Un nécessaire travail de plaidoyer

La rénovation énergétique et les transports sont deux chantiers majeurs de cette nouvelle feuille de route. « L’une des priorités de la ville est de réaliser des économies d’énergie, les bâtiments et la mobilité sont donc logiquement des enjeux clés », confirme Anne Bringault, coordinatrice sur la transition énergétique pour le CLER et le RAC, deux réseaux d’ONG. Paris prévoit de rénover 110 000 immeubles (soit 1 million de logements et 50 millions de mètres carré tertiaires), responsables de plus de 20 % des rejets carbonés de la ville, d’ici à 2050, et de limiter l’éclairage nocturne du parc tertiaire.

Elle se fixe un objectif de zéro véhicule diesel en 2024 et zéro véhicule à essence en 2030. Le volet transport prévoit aussi d’abaisser la vitesse de circulation à 30 km/h hors des grands axes et de construire une capitale 100 % cyclable dès 2020. Mais de nombreuses mesures, comme la baisse de la vitesse en ville, ou, dans un autre registre, l’installation de panneaux solaires sur près de 20 % des toitures parisiennes, suppose des évolutions réglementaires sur lesquelles la Ville n’a pas prise.

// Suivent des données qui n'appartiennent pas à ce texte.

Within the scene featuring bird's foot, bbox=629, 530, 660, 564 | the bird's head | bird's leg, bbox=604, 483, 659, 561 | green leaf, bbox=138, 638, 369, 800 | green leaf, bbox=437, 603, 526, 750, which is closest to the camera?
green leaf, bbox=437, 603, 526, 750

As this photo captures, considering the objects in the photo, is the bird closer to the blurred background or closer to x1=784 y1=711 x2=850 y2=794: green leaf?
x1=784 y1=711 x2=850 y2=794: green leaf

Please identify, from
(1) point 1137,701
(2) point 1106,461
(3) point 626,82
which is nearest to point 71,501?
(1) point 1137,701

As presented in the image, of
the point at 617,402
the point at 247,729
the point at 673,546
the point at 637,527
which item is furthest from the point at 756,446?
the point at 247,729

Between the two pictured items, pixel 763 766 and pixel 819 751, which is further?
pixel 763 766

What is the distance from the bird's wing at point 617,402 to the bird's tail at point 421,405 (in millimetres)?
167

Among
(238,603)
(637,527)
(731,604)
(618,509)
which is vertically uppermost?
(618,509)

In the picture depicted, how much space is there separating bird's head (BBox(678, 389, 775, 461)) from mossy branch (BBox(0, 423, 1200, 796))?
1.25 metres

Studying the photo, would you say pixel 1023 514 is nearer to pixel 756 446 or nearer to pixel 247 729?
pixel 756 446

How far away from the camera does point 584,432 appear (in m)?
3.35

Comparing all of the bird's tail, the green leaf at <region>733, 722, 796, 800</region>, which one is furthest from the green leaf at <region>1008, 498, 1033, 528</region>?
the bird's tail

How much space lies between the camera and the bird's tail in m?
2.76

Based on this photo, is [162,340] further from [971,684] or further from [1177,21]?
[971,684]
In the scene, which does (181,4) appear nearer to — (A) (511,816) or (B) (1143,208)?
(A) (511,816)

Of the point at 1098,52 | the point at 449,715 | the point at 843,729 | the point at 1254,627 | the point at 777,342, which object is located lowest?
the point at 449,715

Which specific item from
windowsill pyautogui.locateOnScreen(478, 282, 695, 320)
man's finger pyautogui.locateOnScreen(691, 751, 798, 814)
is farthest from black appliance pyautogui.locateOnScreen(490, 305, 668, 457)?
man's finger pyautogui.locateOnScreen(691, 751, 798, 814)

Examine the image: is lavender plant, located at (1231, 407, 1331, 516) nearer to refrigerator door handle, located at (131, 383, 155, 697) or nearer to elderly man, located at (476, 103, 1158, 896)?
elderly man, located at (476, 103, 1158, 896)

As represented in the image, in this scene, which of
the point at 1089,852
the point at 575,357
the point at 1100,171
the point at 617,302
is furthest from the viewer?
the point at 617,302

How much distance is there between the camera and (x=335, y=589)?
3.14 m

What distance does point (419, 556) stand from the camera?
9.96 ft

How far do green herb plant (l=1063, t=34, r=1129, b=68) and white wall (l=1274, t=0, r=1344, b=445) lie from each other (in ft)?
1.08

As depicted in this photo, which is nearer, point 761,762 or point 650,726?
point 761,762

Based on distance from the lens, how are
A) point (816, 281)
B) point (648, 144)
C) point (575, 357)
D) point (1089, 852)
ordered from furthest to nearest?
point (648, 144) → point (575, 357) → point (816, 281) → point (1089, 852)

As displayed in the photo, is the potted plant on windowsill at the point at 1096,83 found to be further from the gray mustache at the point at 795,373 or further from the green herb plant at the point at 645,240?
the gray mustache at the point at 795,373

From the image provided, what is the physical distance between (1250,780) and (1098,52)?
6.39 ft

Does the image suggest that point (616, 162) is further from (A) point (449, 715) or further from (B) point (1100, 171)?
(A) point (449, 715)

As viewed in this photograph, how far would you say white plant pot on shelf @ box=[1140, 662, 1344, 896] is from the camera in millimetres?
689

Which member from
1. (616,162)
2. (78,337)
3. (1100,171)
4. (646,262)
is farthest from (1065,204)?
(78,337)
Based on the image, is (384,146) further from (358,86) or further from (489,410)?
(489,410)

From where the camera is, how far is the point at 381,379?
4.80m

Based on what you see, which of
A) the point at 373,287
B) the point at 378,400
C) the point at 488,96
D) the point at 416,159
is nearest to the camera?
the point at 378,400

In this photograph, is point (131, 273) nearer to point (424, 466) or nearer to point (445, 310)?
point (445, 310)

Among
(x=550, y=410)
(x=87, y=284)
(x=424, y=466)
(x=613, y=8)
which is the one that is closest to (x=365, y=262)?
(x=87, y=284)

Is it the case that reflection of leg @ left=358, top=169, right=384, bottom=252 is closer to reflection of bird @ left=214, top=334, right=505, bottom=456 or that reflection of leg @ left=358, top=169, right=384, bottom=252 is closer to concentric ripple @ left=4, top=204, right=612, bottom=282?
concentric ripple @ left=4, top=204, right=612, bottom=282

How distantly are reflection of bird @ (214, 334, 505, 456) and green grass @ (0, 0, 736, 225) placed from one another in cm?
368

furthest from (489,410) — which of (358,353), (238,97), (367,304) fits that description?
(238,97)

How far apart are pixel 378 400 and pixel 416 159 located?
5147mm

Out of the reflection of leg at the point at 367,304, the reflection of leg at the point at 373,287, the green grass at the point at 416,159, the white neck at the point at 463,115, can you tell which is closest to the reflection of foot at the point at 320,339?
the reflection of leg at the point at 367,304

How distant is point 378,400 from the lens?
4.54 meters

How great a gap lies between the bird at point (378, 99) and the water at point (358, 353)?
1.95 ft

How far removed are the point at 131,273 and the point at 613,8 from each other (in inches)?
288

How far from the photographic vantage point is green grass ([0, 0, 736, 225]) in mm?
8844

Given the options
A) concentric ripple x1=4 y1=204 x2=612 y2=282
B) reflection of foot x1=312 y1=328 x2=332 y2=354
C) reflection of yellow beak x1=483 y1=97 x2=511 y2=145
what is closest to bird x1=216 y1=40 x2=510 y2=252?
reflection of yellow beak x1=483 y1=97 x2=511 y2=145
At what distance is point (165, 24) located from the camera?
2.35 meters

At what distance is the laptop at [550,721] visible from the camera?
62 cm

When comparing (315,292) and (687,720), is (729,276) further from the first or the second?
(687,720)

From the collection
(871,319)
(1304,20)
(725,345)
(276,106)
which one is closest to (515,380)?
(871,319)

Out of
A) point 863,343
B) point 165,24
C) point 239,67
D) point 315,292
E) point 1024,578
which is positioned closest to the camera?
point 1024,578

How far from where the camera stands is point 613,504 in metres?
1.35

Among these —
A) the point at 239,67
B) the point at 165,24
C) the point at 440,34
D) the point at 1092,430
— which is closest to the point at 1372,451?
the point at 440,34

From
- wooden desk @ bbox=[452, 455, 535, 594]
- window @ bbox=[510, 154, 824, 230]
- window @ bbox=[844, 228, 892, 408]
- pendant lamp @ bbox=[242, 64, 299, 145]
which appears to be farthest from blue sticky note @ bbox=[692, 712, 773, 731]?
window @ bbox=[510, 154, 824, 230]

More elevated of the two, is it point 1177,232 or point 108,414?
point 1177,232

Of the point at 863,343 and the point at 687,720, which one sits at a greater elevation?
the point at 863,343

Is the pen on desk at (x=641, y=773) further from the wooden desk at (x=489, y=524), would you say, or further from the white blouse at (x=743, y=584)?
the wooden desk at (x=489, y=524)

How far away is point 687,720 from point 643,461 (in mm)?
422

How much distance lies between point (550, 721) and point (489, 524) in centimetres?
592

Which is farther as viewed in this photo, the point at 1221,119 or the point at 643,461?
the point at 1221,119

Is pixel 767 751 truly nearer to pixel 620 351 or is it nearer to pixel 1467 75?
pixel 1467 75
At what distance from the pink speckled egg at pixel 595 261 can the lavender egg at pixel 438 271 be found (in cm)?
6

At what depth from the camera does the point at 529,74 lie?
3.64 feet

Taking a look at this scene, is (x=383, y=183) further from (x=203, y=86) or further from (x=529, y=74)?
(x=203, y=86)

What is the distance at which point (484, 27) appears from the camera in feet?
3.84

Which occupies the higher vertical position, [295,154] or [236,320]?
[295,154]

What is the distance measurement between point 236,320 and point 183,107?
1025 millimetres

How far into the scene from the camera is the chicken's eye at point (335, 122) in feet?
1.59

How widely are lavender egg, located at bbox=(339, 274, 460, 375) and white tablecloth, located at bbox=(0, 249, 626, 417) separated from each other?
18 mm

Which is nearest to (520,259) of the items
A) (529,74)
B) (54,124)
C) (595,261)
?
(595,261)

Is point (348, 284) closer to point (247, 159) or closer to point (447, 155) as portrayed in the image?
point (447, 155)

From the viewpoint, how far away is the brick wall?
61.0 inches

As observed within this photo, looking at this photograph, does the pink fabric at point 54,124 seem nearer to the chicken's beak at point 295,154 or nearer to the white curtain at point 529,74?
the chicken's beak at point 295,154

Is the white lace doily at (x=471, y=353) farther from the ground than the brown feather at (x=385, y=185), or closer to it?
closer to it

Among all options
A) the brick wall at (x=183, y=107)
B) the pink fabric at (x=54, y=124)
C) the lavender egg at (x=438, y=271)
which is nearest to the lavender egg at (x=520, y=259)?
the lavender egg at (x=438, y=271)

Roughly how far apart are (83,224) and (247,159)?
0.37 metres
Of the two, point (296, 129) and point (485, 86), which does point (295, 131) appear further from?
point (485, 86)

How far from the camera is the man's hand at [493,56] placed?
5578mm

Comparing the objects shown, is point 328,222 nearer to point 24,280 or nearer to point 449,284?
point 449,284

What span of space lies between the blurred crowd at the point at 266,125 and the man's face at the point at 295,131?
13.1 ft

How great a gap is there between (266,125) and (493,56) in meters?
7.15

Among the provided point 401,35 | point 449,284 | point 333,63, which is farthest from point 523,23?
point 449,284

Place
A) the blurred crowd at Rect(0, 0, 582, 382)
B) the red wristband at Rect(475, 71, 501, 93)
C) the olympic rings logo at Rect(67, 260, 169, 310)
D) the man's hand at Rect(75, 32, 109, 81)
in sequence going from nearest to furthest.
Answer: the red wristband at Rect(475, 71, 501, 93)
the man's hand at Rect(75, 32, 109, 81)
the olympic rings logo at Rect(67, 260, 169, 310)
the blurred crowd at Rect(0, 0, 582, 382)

Un travail de plaidoyer doit accompagner le plan, reconnaît la municipalité.

« Si ces objectifs sont atteints en 2050, je passe dans votre camp », a ironisé Marie-Laure Harel. Comme beaucoup d’élus, la conseillère La République en marche partage la finalité du plan mais s’étonne de l’imprécision des moyens techniques et financiers. Le dernier bilan carbone de Paris, publié en 2016, fait état d’une baisse de 9 % seulement des émissions de gaz à effet de serre (sur la période 2004-2014). « On a accéléré le mouvement depuis, et on doit faire face à une augmentation des activités de la ville », plaide Aurélie Solans.

« Comment ce plan très ambitieux va être suivi ? », s’interroge par ailleurs Anne Bringault, soucieuse de la place de la société civile dans ce processus. Un « comité citoyen digital » devrait voir le jour et les maires d’arrondissement seront mis à contribution, répond l’équipe d’Anne Hidalgo, qui indique aussi qu’une consultation publique, entre décembre 2017 et février 2018, a donné la parole aux habitants et permis de retenir quelques-unes de leurs propositions. Une votation est également prévue, fin mai-début juin, pour mobiliser les Parisiens sur les grandes orientations du plan.